Available data:
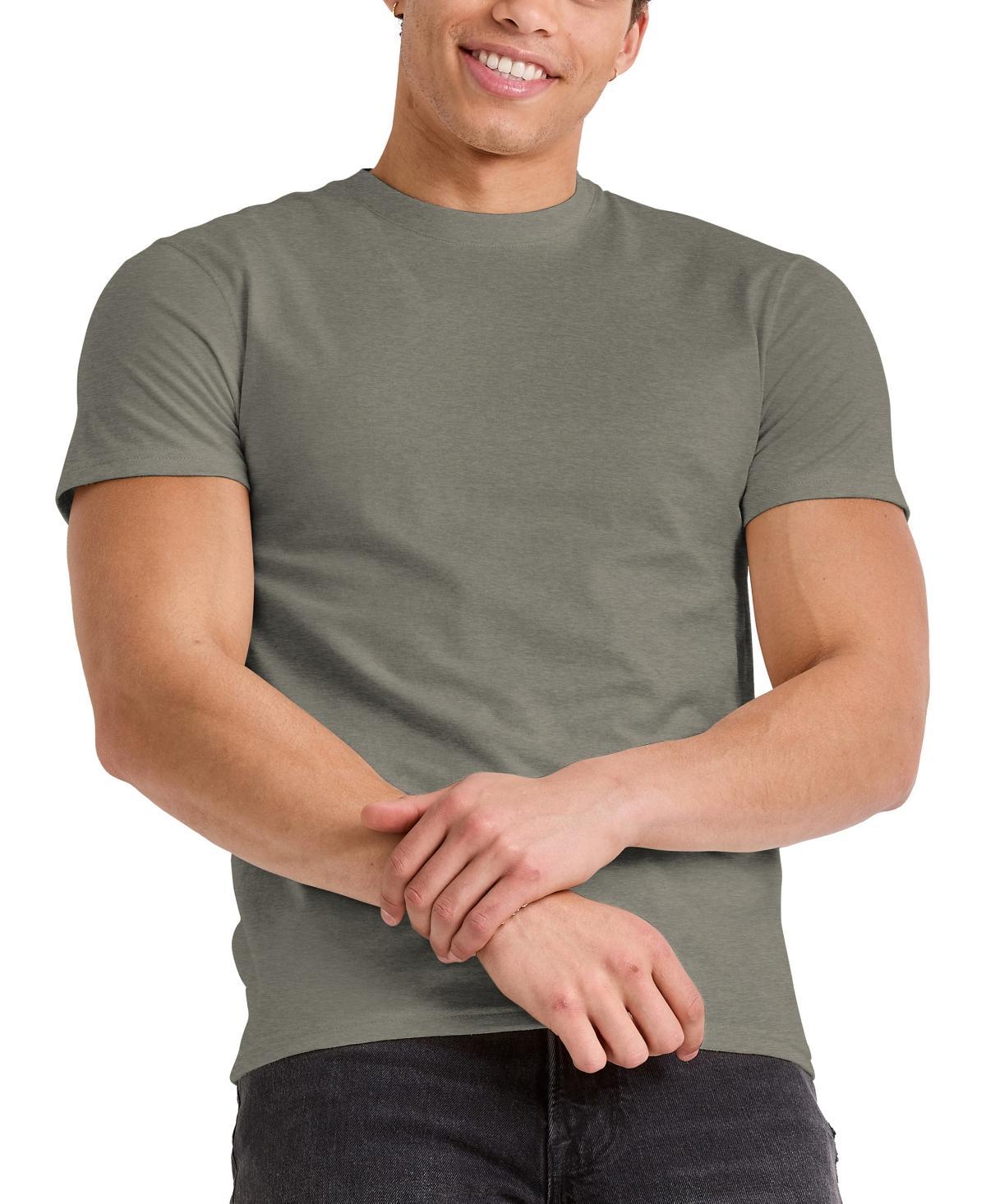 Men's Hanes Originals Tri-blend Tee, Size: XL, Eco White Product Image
---
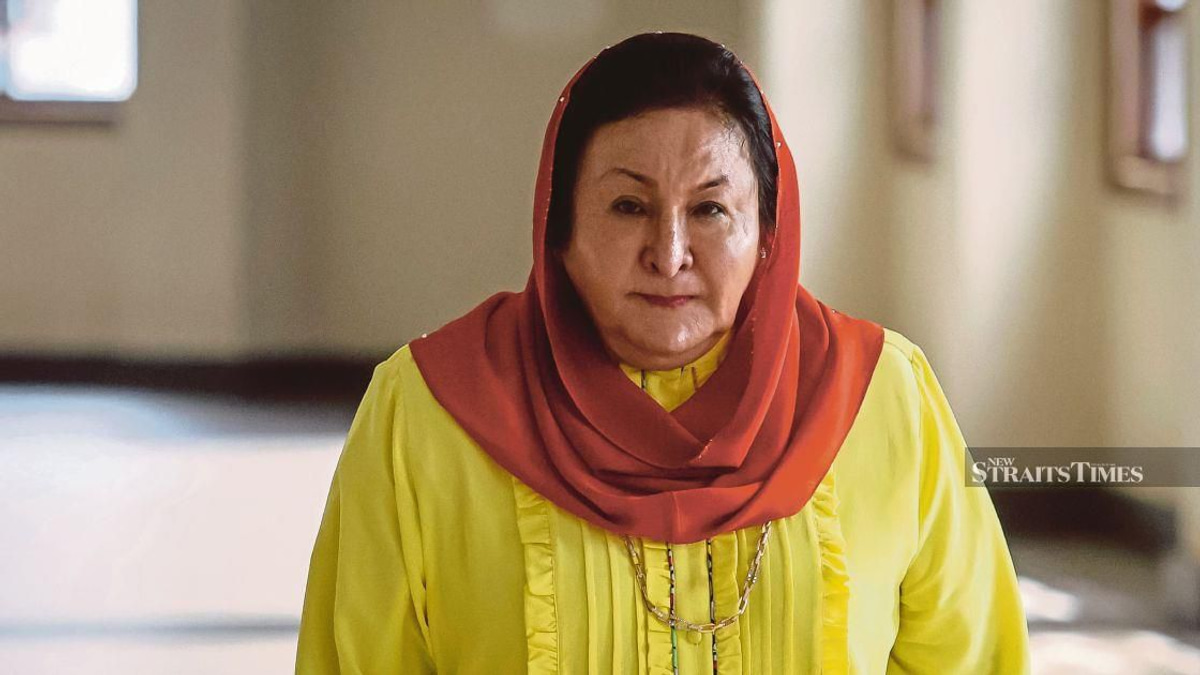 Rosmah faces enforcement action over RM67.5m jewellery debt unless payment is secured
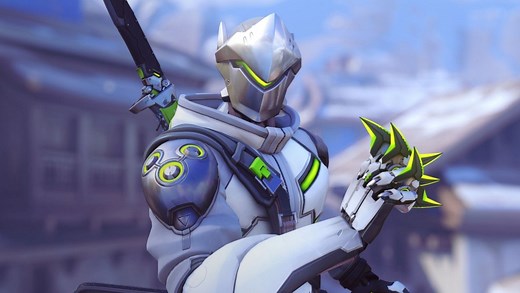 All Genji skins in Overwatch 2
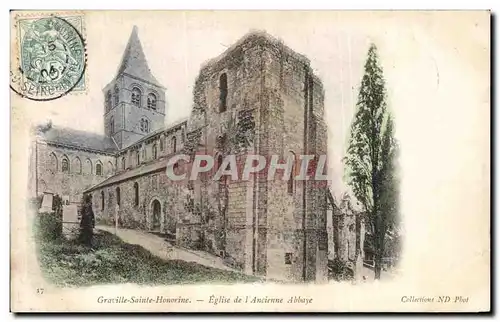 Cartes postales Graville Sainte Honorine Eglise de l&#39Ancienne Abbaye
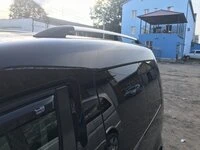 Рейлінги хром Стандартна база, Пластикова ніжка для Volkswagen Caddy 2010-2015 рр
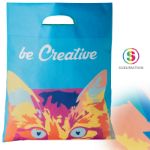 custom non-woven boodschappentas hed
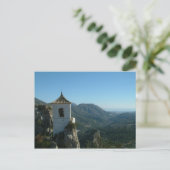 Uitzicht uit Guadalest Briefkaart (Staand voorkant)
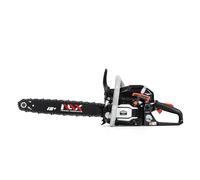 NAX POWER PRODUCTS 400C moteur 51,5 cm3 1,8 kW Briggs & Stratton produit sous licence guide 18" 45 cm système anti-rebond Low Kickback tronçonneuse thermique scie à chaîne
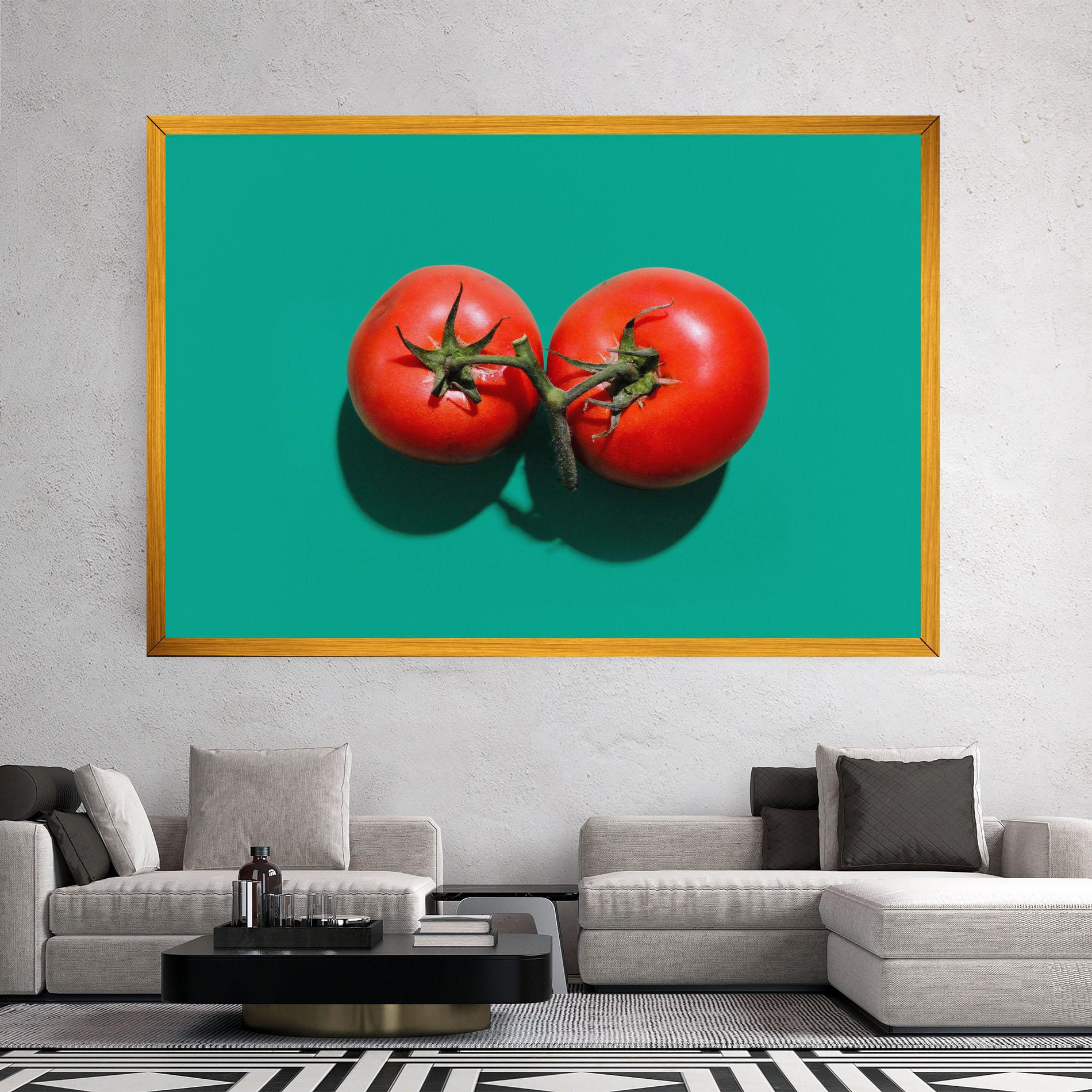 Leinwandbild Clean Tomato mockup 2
---
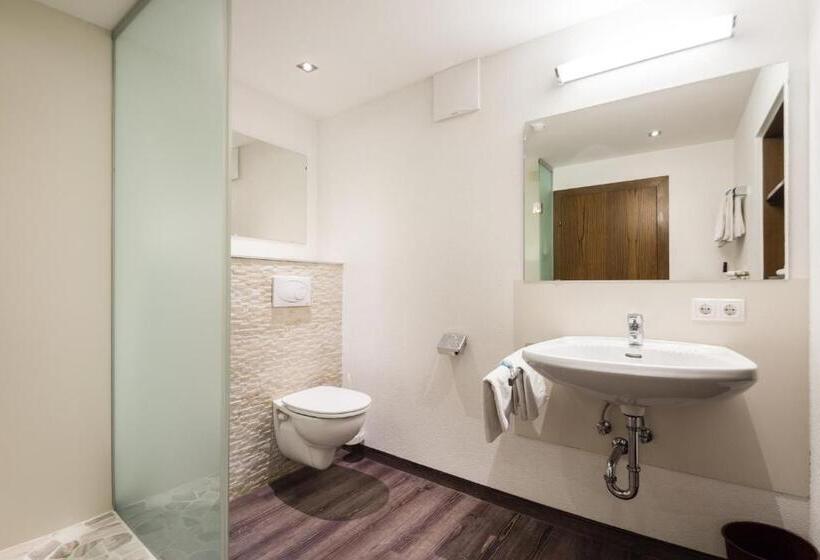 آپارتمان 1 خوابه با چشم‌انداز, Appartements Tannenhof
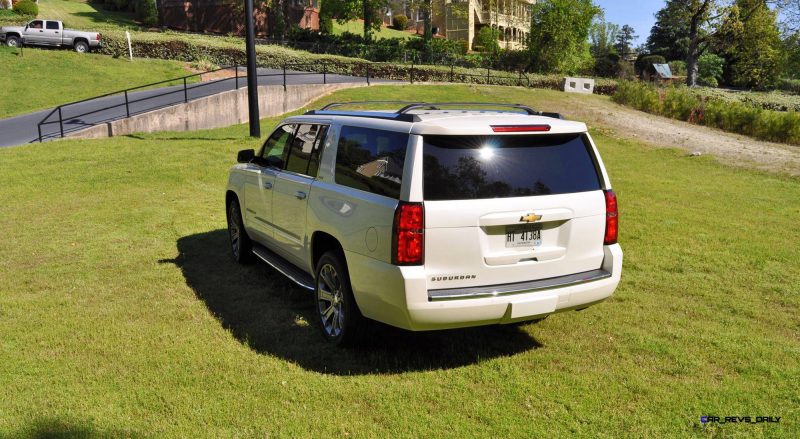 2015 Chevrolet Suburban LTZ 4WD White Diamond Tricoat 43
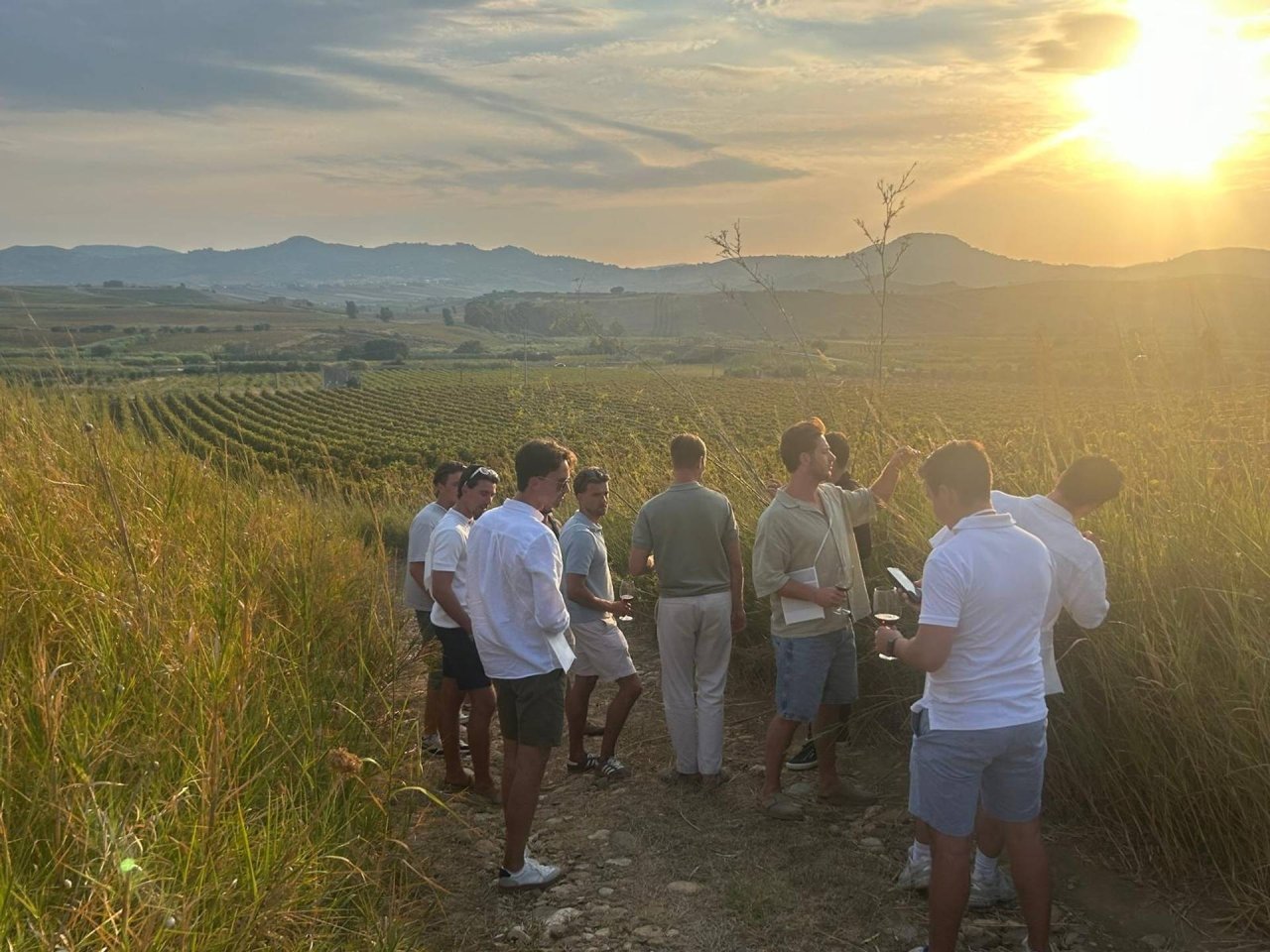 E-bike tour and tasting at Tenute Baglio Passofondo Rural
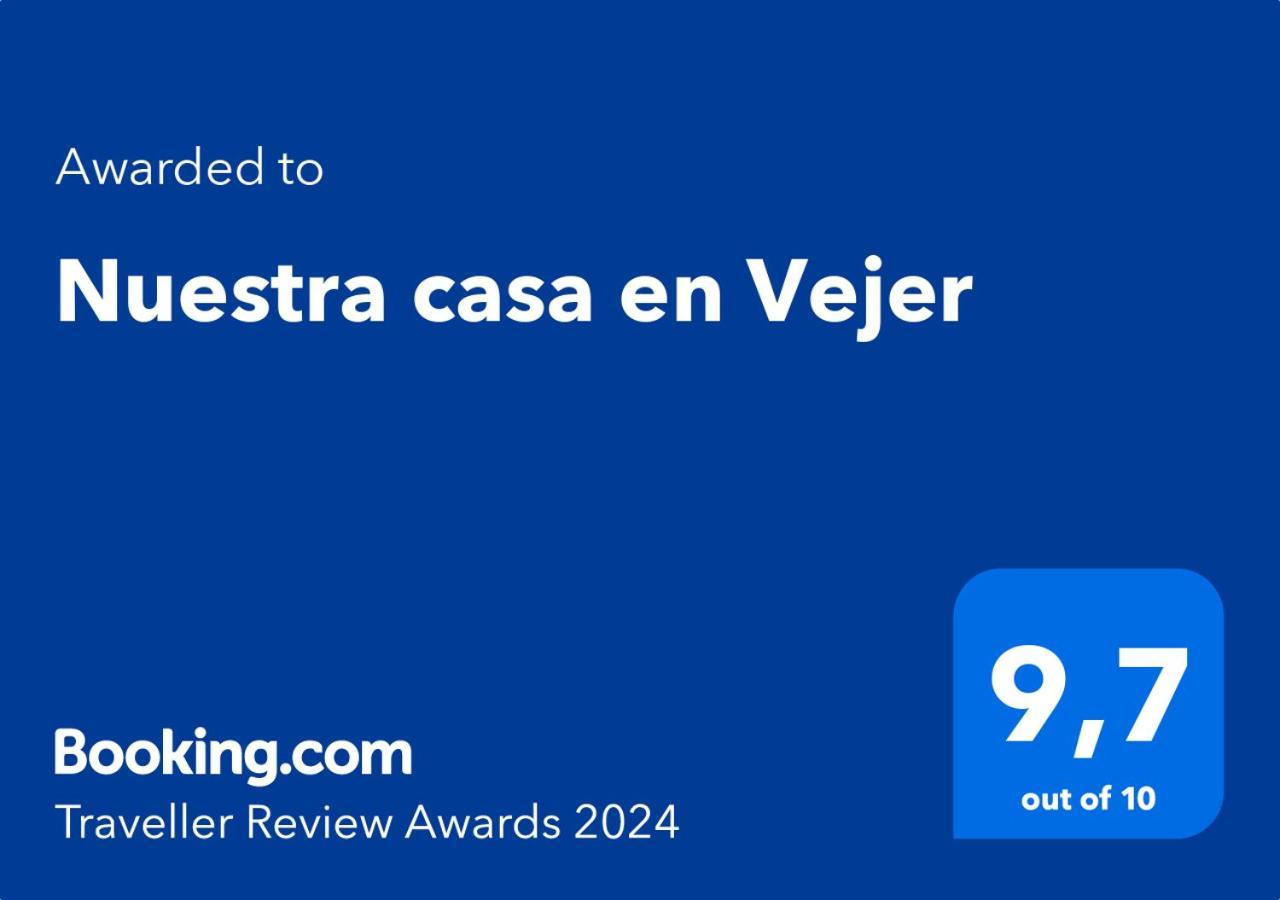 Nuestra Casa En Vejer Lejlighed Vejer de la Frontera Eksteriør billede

Task directions:
Nothing outside the stretch above, from the line with "All Genji skins in Overwatch 2" through the line with "Leinwandbild Clean Tomato mockup 2", is set down. Transcribe that stretch exactly, ends included, but not its pictures.

Exercise result:
 All Genji skins in Overwatch 2
 Cartes postales Graville Sainte Honorine Eglise de l&#39Ancienne Abbaye
 Рейлінги хром Стандартна база, Пластикова ніжка для Volkswagen Caddy 2010-2015 рр
 custom non-woven boodschappentas hed
 Uitzicht uit Guadalest Briefkaart (Staand voorkant)
 NAX POWER PRODUCTS 400C moteur 51,5 cm3 1,8 kW Briggs & Stratton produit sous licence guide 18" 45 cm système anti-rebond Low Kickback tronçonneuse thermique scie à chaîne
 Leinwandbild Clean Tomato mockup 2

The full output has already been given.